The FTSE 100 fell 31.75 points, or 0.5 percent, to 6,327.36 at the close in London. The equity benchmark rose yesterday to its highest level since May 2008 as companies rallied after reporting earnings. The gauge has still gained 7.3 percent so far this year as U.S. lawmakers agreed on a compromise federal budget. The broader FTSE All-Share Index also declined 0.5 percent today, while Ireland’s ISEQ Index slid 0.1 percent.
“Markets have reacted quite badly to the GDP numbers out of Germany and France,” Richard Scrope, who helps manage about $160 million at Oriel Asset Management LLP in London, said in a phone interview. “Companies have been saying it’s still pretty difficult in Europe and the worse-than-consensus numbers cast a poor light on the economy.”
In Germany, Europe’s largest economy, gross domestic product slid 0.6 percent in the fourth quarter, the Federal Statistics Office in Wiesbaden said in a report. That compared with the 0.5 percent contraction forecast by economists in a Bloomberg survey and a 0.2 percent expansion in the third quarter of last year.
France’s GDP declined 0.3 percent in the same period, the national statistics office said in Paris. The median projection in a Bloomberg survey had called for a 0.2 percent contraction. The combined economy of the 17 nations that use the euro shrank 0.6 percent over the three months through December.
Japan’s economy unexpectedly shrank last quarter, another release showed. GDP fell an annualized 0.4 percent, following a revised 3.8 percent drop in the previous quarter, the Cabinet Office said in Tokyo. The median forecast of economists had called for growth of 0.4 percent.
In the U.S., initial jobless claims decreased by 27,000 to 341,000 in the week ended Feb. 9, Labor Department figures showed. That was lower than the 360,000 average forecast of economists in a Bloomberg survey.
Amec sank 7.3 percent to 1,042 pence as the company said in a statement that it has completed a 400 million-pound ($620 million) share-buyback program. The oil and gas engineer also said its order book at the end of 2012 stood at 3.6 billion pounds, compared with 3.7 billion pounds a year earlier.
Carnival slipped 2.9 percent to 2,500 pence, its biggest drop since Dec. 20, after saying a fire on the Triumph cruise ship will lower its earnings by 8 cents to 10 cents a share in the first half of 2013.

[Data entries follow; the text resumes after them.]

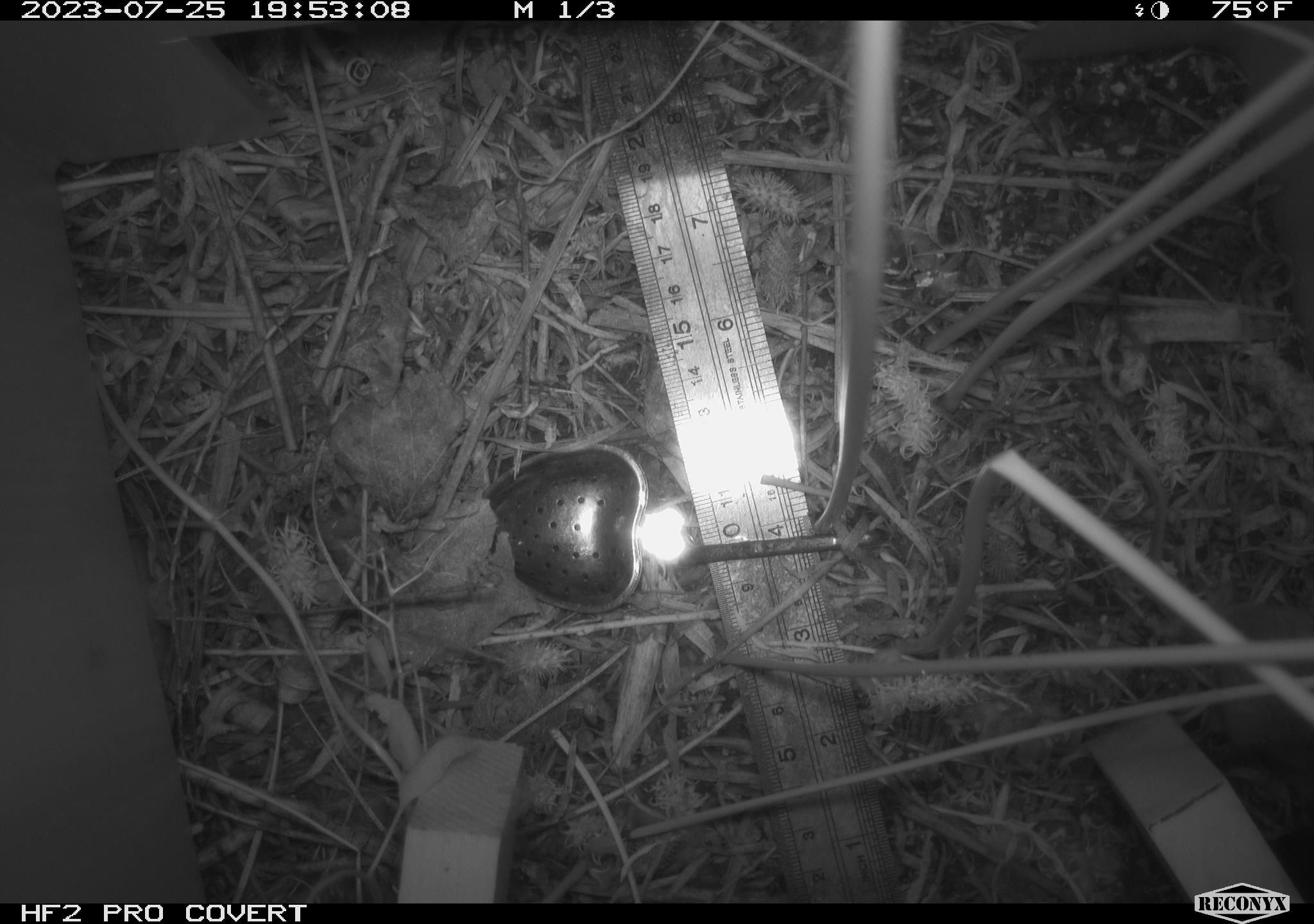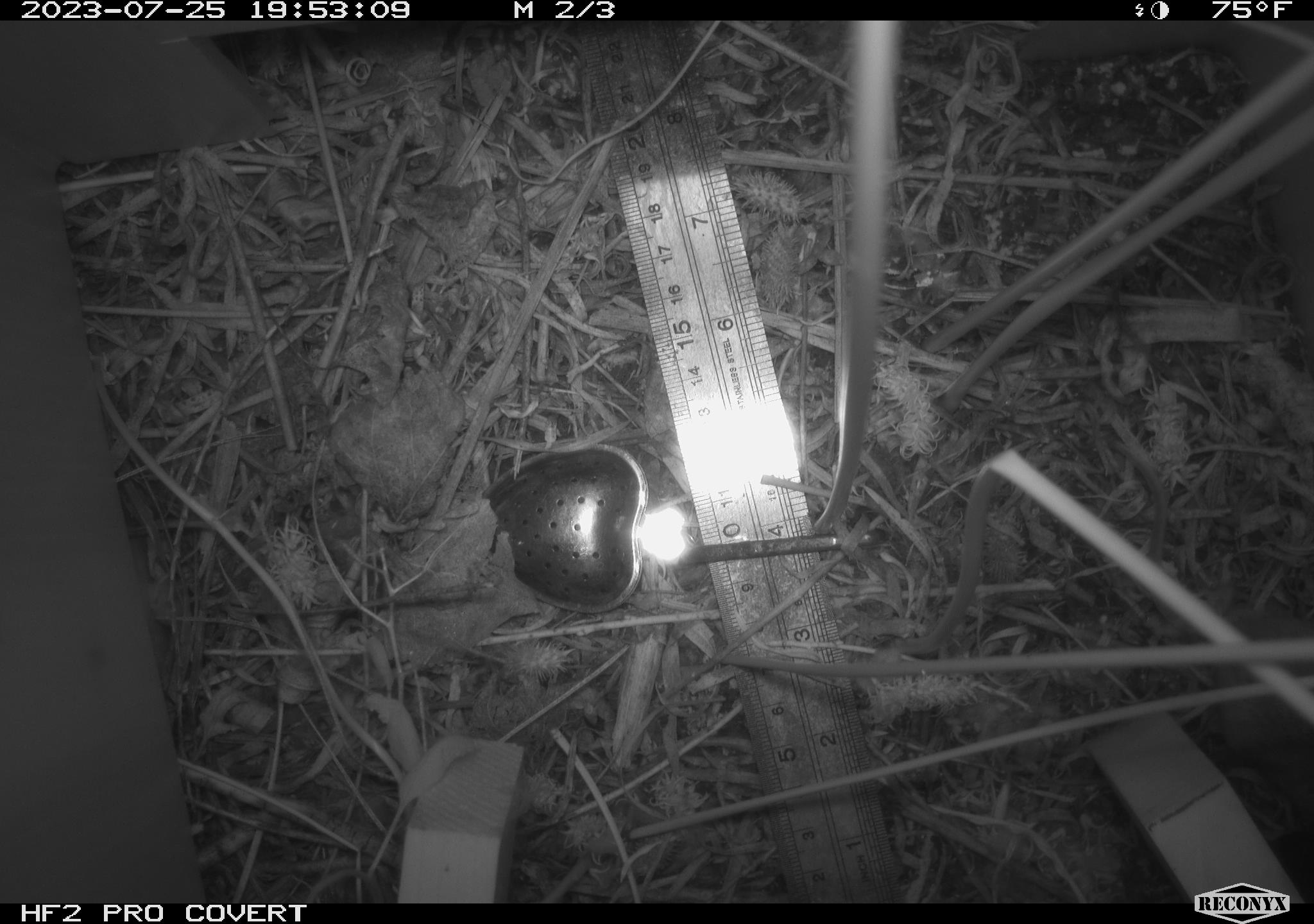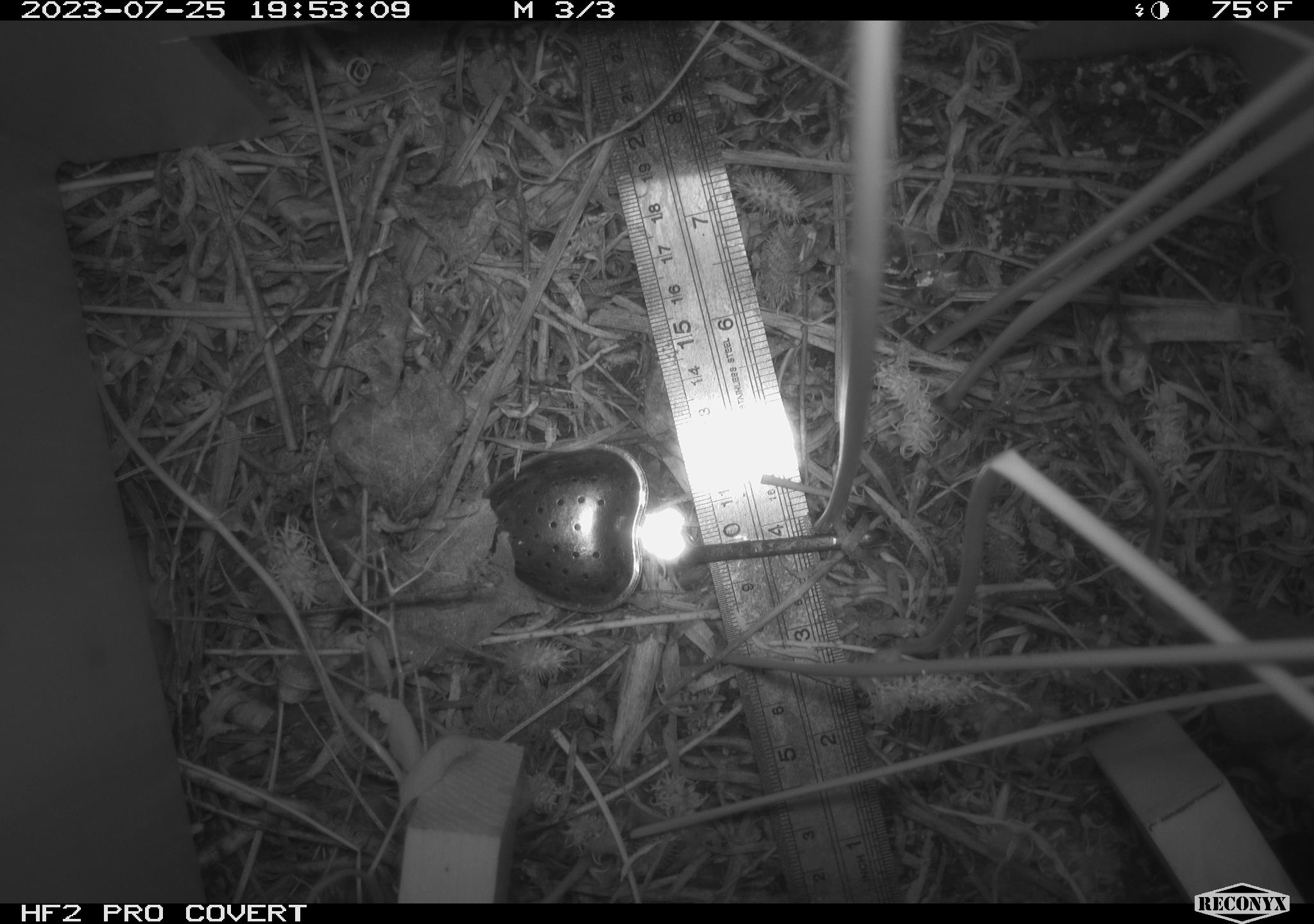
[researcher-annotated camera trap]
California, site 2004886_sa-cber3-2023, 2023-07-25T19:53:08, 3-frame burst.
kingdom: Animalia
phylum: Chordata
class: Mammalia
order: Rodentia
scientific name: Rodentia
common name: rodent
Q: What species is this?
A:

Britvic Plc slid 7.1 percent to 390 pence after the U.K. distributor of Pepsi was downgraded to sell and underweight, respectively, at Societe Generale SA and JPMorgan Chase & Co. and to equal weight, the equivalent of neutral, at Barclays Plc.
The brokerages lowered their recommendations as A.G. Barr Plc called off its planned acquisition of Britvic yesterday after the Office of Fair Trading referred the deal to the Competition Commission. The OFT said the proposed takeover might reduce competition in the soft-drinks market. A.G. Barr, which makes Irn-Bru and Orangina, slipped 2.5 percent to 502.5 pence.
Man Group climbed 2.3 percent to 111.1 pence, its highest price in 10 months, amid reports the company may be bought. Britain’s biggest publicly traded hedge fund was the subject of a “vague bid rumor,” according to the Independent. The Daily Mail also said the company may become a target. Neither newspaper identified the source of the information.
Next Plc added 1.2 percent to 4,182 pence as HSBC Holdings Plc upgraded the shares to overweight from neutral, meaning that investors should own more of the shares than are represented in benchmark indexes. The brokerage cited the clothing retailer’s superior cost management compared with its peers.
The volume of shares changing hands on FTSE 100-listed companies was 9.1 percent greater than the average of the last 30 days, according to data compiled by Bloomberg.